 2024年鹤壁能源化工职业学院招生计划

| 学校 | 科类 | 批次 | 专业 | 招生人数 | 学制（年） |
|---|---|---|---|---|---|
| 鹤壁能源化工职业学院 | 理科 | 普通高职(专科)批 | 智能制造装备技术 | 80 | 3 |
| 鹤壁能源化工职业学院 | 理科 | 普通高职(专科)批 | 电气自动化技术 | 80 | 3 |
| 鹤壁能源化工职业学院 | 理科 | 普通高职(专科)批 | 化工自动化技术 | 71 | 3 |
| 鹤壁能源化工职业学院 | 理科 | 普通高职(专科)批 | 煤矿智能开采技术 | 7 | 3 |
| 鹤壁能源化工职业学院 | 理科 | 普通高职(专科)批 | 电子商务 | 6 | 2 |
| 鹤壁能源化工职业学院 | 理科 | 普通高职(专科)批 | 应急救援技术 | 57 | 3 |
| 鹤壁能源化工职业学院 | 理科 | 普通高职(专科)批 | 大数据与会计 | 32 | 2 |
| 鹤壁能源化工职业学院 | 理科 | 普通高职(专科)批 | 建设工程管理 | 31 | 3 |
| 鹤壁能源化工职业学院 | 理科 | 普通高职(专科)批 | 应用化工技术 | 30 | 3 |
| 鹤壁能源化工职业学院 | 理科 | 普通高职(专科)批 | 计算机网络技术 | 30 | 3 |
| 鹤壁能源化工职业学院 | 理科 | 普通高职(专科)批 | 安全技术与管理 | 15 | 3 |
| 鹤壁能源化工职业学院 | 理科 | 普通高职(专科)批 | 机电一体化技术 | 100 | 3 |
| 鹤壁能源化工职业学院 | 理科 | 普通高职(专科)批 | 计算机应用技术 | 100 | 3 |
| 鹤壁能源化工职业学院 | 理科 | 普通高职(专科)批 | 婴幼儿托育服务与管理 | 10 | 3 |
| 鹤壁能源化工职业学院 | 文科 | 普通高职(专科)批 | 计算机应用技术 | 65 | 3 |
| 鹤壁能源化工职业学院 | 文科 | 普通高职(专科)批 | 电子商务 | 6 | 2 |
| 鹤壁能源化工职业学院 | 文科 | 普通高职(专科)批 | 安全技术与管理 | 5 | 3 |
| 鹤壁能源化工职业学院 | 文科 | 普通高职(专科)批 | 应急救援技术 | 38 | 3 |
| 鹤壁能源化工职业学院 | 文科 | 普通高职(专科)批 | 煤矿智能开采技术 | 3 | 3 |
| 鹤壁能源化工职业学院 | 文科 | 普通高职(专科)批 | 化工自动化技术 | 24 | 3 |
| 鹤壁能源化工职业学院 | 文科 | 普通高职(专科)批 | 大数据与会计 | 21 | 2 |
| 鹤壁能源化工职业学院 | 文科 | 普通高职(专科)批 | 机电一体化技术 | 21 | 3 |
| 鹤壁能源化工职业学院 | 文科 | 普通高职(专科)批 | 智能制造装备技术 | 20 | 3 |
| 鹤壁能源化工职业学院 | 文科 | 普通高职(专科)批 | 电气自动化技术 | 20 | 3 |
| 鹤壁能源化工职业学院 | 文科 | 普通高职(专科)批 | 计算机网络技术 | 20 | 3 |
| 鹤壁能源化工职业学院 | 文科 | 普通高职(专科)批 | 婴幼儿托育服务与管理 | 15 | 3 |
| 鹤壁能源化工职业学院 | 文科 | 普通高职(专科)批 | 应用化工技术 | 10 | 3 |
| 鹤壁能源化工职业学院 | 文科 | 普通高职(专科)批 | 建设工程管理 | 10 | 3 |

§ **Action item**:
Scan the material above for the string "建设工程管理", and copy every line where it is found.

§ **Reply to the task**:
| 鹤壁能源化工职业学院 | 理科 | 普通高职(专科)批 | 建设工程管理 | 31 | 3 |
| 鹤壁能源化工职业学院 | 文科 | 普通高职(专科)批 | 建设工程管理 | 10 | 3 |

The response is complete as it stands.